WORK INSTRUCTIONS:
1. In the excerpt on the Corporation's accounting estimates and net interest income, what is named as the Corporation's primary source of operating income?
2. Write the next part of the excerpt on the Corporation's accounting estimates and net interest income, starting after its last sentence.

EXCERPT TO READ:
================================

Business Combinations– We account for business combinations under the purchase method of accounting. The application of this method of accounting requires the use of significant estimates and assumptions in the determination of the fair value of assets acquired and liabilities assumed in order to properly allocate purchase price consideration between assets that are amortized, accreted or depreciated from those that are recorded as goodwill. Our estimates of the fair values of assets acquired and liabilities assumed are based upon assumptions that we believe to be reasonable.

Fair Value of Debt Securities– Another material estimate is the calculation of fair values of the Corporation’s debt securities. For most of the Corporation’s debt securities, the Corporation receives estimated fair values of debt securities from an independent valuation service, or from brokers. In developing fair values, the valuation service and the brokers use estimates of cash flows, based on historical performance of similar instruments in similar interest rate environments. Based on experience, management is aware that estimated fair values of debt securities tend to vary among brokers and other valuation services.

NET INTEREST INCOME

The Corporation’s primary source of operating income is net interest income, which is equal to the difference between the amounts of interest income and interest expense. Tables II, III and IV include information regarding the Corporation’s net interest income for the three-month and nine-month periods ended September 30, 2021 and 2020. In each of these tables, the amounts of interest income earned on tax-exempt securities and loans have been adjusted to a fully taxable-equivalent basis. Accordingly, the net interest income amounts reflected in these tables exceed the amounts presented in the consolidated financial statements. The discussion that follows is based on amounts in the related Tables.

================================

DATASET:
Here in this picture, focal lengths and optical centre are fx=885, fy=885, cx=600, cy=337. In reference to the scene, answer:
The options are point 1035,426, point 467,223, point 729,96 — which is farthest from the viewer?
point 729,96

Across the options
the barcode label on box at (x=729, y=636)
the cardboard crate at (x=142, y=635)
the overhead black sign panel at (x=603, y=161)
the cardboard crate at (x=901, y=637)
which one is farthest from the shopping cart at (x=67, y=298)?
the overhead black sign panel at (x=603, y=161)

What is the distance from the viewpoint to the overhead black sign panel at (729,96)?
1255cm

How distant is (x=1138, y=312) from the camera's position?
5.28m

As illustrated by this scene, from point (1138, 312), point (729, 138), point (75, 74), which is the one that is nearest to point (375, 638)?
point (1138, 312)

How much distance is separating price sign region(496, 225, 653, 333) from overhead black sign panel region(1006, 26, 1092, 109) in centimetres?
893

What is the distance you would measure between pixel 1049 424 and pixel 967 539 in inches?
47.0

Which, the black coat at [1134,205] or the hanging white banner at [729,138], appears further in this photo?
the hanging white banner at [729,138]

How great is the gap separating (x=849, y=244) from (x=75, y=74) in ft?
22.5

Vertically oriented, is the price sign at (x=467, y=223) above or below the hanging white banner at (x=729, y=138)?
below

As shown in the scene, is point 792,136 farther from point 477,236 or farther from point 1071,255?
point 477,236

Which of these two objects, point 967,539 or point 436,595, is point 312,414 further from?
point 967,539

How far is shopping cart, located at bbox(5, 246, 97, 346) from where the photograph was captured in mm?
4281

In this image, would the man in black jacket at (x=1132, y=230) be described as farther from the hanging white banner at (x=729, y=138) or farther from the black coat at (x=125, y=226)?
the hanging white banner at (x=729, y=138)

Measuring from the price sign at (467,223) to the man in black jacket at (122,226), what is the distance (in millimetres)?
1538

================================

RESULTS BY TASK:
1. Net interest income, which equals the difference between interest income and interest expense.

2.
Three-Month Periods Ended September 30, 2021 and 2020

For the three-month periods, fully taxable equivalent net interest income was $19,751,000 in 2021, which was $216,000 (1.1%) higher than in 2020. Interest income in the third quarter was $21,365,000 which was $639,000 lower in 2021 as compared to 2020, while interest expense was lower by $855,000 in comparing the same periods. As presented in Table III, the Net Interest Margin was 3.59% in 2021 as compared to 3.57% in 2020, and the “Interest Rate Spread” (excess of average rate of return on earning assets over average cost of funds on interest-bearing liabilities) increased to 3.46% in 2021 from 3.40% in 2020. The average yield on earning assets of 3.89% was 0.13% lower in 2021 as compared to 2020, and the average rate on interest- bearing liabilities of 0.43% in 2021 was 0.19% lower.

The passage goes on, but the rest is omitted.